Все эти обуревавшие им сейчас чувства были хорошо скрыты под смуглым безмятежным лицом, обрамлённой густой чёрной щетиной.
– Мы понимаем сложившиеся обстоятельства, – заговорил третий представитель султана. – Мы уже изучили рынки Расулабада. Признаюсь, я представлял себе не такую мрачную картину.
Расим подозрительно взглянул в его светлые карие глаза. «Вы изучили рынки?» Эта весть не понравилась ему, а мысль случайна прозвучала вслух.
– Да, – коротко ответил Аъзам.
– «Когда же вы успели?» – на этот раз Расим постарался не выдавать своих мыслей. С другой стороны, он не стал спрашивать в слух, чтобы не ввести гостей в замешательство своей недоверчивостью.

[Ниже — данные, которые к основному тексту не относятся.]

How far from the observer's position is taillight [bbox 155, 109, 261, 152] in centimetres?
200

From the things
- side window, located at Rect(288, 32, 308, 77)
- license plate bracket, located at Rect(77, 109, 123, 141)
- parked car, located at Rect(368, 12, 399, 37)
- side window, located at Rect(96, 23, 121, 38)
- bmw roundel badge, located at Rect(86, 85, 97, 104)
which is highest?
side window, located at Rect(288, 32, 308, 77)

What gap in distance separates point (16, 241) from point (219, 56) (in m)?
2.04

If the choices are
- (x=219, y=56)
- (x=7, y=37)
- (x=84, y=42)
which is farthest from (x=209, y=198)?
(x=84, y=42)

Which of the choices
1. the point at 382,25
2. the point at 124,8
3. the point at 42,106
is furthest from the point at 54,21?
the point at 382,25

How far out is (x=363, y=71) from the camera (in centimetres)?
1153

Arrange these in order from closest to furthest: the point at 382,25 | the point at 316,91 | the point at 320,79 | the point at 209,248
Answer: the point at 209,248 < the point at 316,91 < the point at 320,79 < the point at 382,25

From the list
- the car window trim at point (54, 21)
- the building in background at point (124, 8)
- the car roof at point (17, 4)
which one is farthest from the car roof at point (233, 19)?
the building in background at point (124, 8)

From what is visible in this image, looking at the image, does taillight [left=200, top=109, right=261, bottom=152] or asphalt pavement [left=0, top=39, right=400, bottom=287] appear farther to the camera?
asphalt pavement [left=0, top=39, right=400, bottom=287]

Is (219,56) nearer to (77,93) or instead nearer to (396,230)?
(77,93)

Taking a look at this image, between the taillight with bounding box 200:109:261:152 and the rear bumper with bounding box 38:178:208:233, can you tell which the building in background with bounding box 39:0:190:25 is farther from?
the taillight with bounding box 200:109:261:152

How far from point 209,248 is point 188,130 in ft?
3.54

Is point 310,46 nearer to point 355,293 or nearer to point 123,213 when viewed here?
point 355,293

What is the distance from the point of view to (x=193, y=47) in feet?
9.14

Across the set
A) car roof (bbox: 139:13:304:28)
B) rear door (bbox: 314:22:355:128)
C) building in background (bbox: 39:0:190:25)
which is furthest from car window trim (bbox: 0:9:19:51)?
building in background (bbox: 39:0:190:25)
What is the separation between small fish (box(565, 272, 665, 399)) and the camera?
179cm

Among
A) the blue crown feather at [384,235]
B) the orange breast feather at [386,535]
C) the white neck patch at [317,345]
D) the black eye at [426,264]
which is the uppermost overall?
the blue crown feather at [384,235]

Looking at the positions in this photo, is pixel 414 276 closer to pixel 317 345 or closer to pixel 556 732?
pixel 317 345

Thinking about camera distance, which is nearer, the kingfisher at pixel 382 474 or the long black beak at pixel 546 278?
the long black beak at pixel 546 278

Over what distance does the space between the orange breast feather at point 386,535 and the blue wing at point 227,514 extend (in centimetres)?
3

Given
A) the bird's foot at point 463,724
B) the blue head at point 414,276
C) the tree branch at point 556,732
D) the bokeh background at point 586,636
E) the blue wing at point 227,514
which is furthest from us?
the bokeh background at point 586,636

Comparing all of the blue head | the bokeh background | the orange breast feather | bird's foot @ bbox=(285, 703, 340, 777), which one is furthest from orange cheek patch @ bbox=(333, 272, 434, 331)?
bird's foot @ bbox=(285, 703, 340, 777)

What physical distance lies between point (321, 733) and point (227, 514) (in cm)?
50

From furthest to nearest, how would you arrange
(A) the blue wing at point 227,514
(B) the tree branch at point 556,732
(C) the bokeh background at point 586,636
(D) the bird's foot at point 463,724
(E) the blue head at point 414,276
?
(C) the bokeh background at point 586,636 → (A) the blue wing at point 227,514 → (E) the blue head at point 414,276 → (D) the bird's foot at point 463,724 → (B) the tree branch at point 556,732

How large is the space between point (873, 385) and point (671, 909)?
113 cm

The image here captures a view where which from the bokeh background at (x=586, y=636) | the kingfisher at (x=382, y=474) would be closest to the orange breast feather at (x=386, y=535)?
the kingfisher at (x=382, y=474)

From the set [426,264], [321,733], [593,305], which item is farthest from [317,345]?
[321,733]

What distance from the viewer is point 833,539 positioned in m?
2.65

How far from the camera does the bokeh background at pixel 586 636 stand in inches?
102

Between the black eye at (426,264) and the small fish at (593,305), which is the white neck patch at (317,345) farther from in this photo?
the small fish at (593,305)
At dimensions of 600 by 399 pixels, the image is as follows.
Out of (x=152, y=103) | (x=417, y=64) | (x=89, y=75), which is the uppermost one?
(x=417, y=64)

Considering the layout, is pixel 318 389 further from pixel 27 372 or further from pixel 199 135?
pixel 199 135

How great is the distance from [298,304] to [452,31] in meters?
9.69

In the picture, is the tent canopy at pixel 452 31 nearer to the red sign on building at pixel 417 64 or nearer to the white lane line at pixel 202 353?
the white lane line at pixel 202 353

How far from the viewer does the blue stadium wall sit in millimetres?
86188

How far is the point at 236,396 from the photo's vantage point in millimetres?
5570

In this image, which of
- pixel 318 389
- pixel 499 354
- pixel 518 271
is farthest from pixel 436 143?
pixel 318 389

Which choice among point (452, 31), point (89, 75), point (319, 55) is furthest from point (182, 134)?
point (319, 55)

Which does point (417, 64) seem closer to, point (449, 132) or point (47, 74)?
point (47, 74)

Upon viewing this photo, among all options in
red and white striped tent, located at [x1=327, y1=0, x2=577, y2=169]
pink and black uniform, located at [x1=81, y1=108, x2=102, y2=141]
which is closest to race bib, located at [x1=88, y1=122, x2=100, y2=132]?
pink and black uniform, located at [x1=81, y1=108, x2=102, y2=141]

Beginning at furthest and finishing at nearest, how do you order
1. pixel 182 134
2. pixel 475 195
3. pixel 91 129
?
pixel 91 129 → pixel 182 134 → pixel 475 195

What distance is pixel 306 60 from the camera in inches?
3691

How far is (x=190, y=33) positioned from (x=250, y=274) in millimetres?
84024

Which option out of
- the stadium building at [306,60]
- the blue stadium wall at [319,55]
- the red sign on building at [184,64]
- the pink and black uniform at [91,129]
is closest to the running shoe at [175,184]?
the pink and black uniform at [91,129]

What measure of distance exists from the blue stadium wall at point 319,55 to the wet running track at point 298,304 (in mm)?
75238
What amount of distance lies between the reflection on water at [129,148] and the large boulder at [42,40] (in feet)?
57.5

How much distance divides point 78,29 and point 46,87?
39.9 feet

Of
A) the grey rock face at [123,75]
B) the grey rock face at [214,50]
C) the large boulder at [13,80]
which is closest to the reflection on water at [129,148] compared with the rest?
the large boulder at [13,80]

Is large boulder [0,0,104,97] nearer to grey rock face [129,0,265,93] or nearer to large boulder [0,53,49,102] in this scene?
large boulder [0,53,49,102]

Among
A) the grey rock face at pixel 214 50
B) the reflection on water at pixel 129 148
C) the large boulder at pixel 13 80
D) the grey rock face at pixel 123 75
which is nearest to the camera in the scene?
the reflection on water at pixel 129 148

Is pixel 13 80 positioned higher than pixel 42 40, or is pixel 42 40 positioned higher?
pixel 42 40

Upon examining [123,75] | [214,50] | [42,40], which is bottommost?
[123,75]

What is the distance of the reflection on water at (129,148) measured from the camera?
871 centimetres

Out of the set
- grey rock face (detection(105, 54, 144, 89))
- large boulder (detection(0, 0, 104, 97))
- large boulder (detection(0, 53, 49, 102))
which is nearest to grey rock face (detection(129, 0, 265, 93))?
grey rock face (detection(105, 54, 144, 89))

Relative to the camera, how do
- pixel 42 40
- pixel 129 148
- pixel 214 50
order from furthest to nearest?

Однако этот вопрос читался на его глазах, обращённых на серую чалму Аъзама с чёрным и белым шнурками. Сама ткань чалмы была украшена серебристой тесьмой.
– Мы прибыли в Расулабад на рассвете. Я, Бахром32 и Юсуф разделились, чтобы обойти местные рынки, – Аъзам левой рукой указал на своих спутников. – Лавки пусты, продолжал он. – Цены высоки. Народ негодует, возмущается, а продавцы лишь разводят руками, да пожимают плечами.
– Какие решения вы можете предложить? – спросил Расим.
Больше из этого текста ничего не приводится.